» Written instruction
In the passage about Lily's marriage prospects below, why does Lily refuse even to consider marrying Lawrence Selden?

» Passage

Even as she approaches the critical age of thirty, Lily continues to sabotage her marriage possibilities. She has kept her sexuality split off from her marital ambitions and misdirected her marital project into destructive flirtations with unobtainable men—confirmed bachelors or the husbands of her friends. By some fatality, Lily habitually situates herself within dangerous oedipal triangles. Every such error reduces her marriageability by generating gossip about her morals and alienating her women friends. When she has virtually secured a proposal from the wealthy Percy Gryce, she loses it by violating his conventional pieties through smoking, gambling, and missing church services. Because Lawrence Selden, the man she loves, has only a modest income, she refuses even to consider marrying him.

The scarcely interrogated barrier between Lily and Selden is a curious donnée of the novel. Lily cannot think of compromising her demand for wealth or even enter into her calculus the fact that as her Aunt Peniston's designated heir, she can afford to marry Selden. Indeed, marriage to a respectable gentleman like Selden would have served to secure Lily's inheritance. She loses it because of her own careless indiscretions, by gambling and by allowing herself to become the object of gossip.

We are left with the implication that this marriage, like all others, is barred to Lily not by malignant social conditions but by unconscious forces carried over from her creator. The lady is not for marrying, but the novel refuses to examine this premise, or even to state it. Lily is stuck on the verge of sexual adulthood, unable to cross this threshold or to remain any longer on it.

» Dataset extract
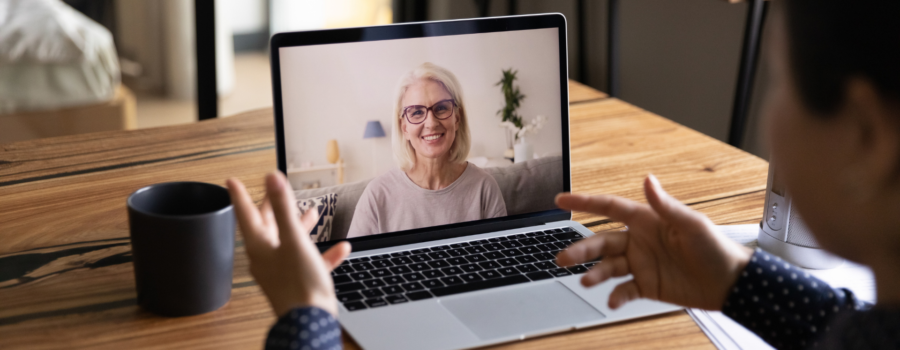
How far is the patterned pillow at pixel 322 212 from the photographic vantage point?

...

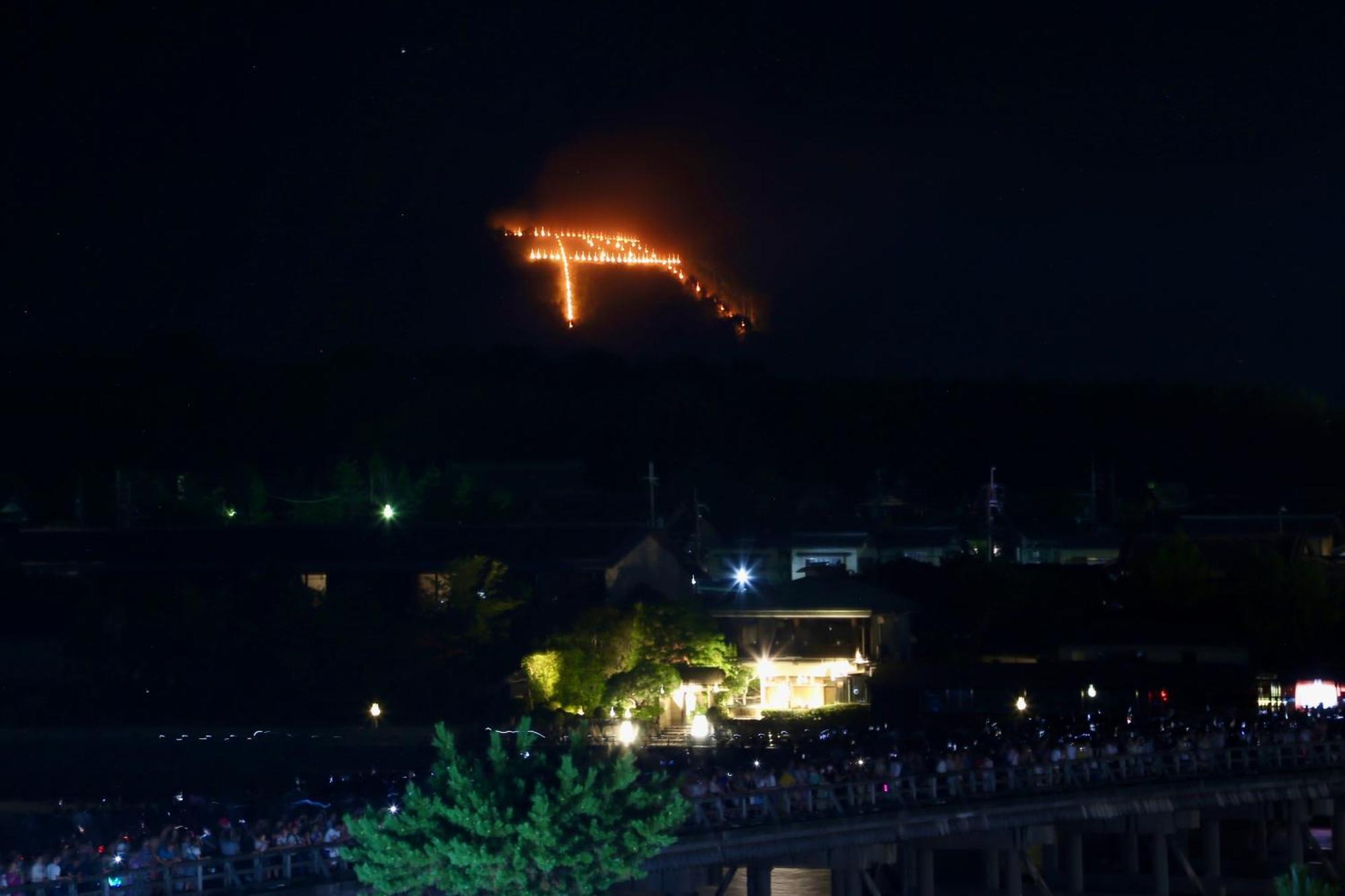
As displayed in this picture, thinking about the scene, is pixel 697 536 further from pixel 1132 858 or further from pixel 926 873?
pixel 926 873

» Task response
Because Selden has only a modest income.